Diabetes Publish Ahead of Print published online ahead of print April 24, 2007 DOI: 10.2337/db06-1491
Metabolic endotoxemia initiates obesity and insulin resistance
Patrice D. Cani1,,4,
Jacques Amar2,
Miguel Angel Iglesias1,
Marjorie Poggi3,
Claude Knauf1,
Delphine Bastelica3,
Audrey M. Neyrinck4,
Francesca Fava8,
Kieran M. Tuohy8,
Chantal Chabo1,
Aurélie Waget1,
Evelyne Delmée4,
Béatrice Cousin5,
Thierry Sulpice6,
Bernard Chamontin2,
Jean Ferrières2,
Jean-François Tanti7,
Glenn R. Gibson8,
Louis Casteilla5,
Nathalie M. Delzenne4,
Marie Christine Alessi3, and
Rémy Burcelin1
1 Institute of Molecular Medicine, I2MR U858, IFR 31, Toulouse, France
2 INSERM 558, Toulouse, France
3 INSERM U 626, Marseille, France
4 Unité PMNT-73/69, Université catholique de Louvain, Brussels, Belgium
5 UMR 5241, CNRS, UPS, Toulouse, France
6 Physiogenex S.A.S., Labège innopole, France
7 INSERM U 568, Nice, France
8 Food microbial sciences unit, Department of Food Biosciences, The University of Reading, Reading, UK
Correspondence:
burcelin{at}toulouse.inserm.fr
Diabetes and obesity are two metabolic diseases characterized by insulin resistance and a low grade inflammation.
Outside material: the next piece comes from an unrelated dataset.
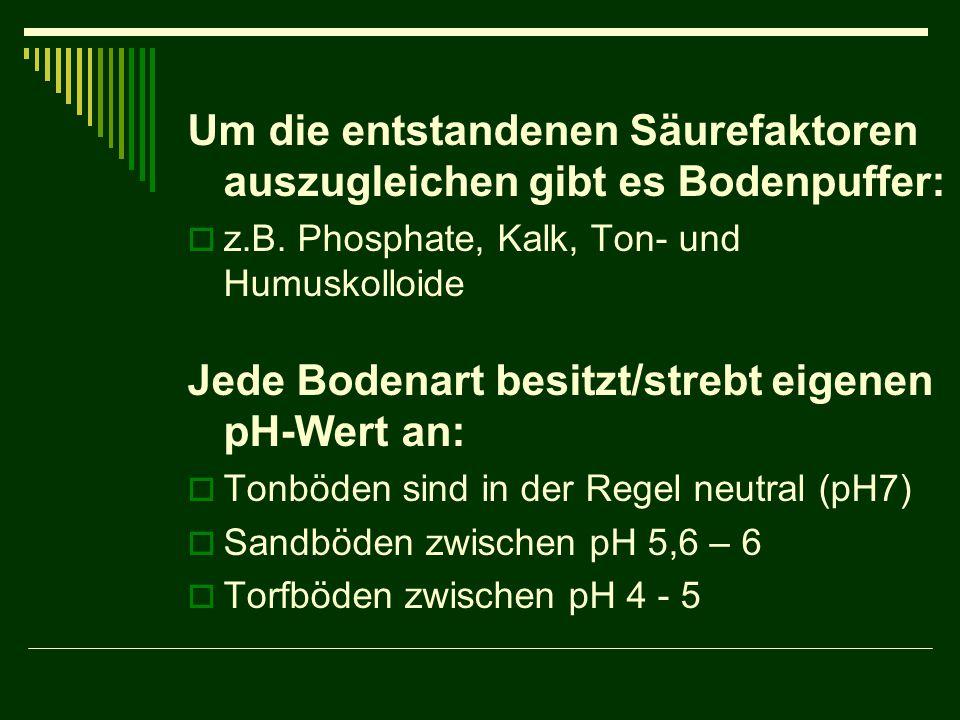 Um die entstandenen Säurefaktoren auszugleichen gibt es Bodenpuffer:  z.B. Phosphate, Kalk, Ton- und Humuskolloide Jede Bodenart besitzt/strebt eigen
Seeking an inflammatory factor causative of the onset of insulin resistance, obesity, and diabetes, we have identified bacterial lipopolysaccharide (LPS) as a triggering factor. We found that normal endotoxemia increased or decreased during the fed or fasted state respectively on a nutritional basis, and that a four-week high-fat feeding (HF) chronically increased plasma LPS concentration by 2-3 times, a threshold that we have defined as "metabolic endotoxemia". Importantly, HF increased the proportion of a LPS-containing microbiota in the gut. When metabolic endotoxemia was induced for four weeks in mice through continuous subcutaneous infusion of LPS, fasted glycemia, insulinemia, whole body, liver, and adipose tissue weight gain were increased to a similar extent as in HF mice. In addition, adipose tissue F4/80 positive cells and markers of inflammation, and liver triglyceride content, were increased. Furthermore, liver, but not whole body, insulin resistance was detected in LPS-infused mice. CD14 mutant mice resisted most of the LPS and HF-induced features of metabolic diseases. This new finding demonstrates that metabolic endotoxemia dysregulates the inflammatory tone and triggers body weight gain and diabetes. We conclude that the LPS/CD14 system sets the tone of insulin sensitivity, and the onset of diabetes and obesity. Lowering plasma LPS concentration could be a potent strategy for the control of metabolic diseases.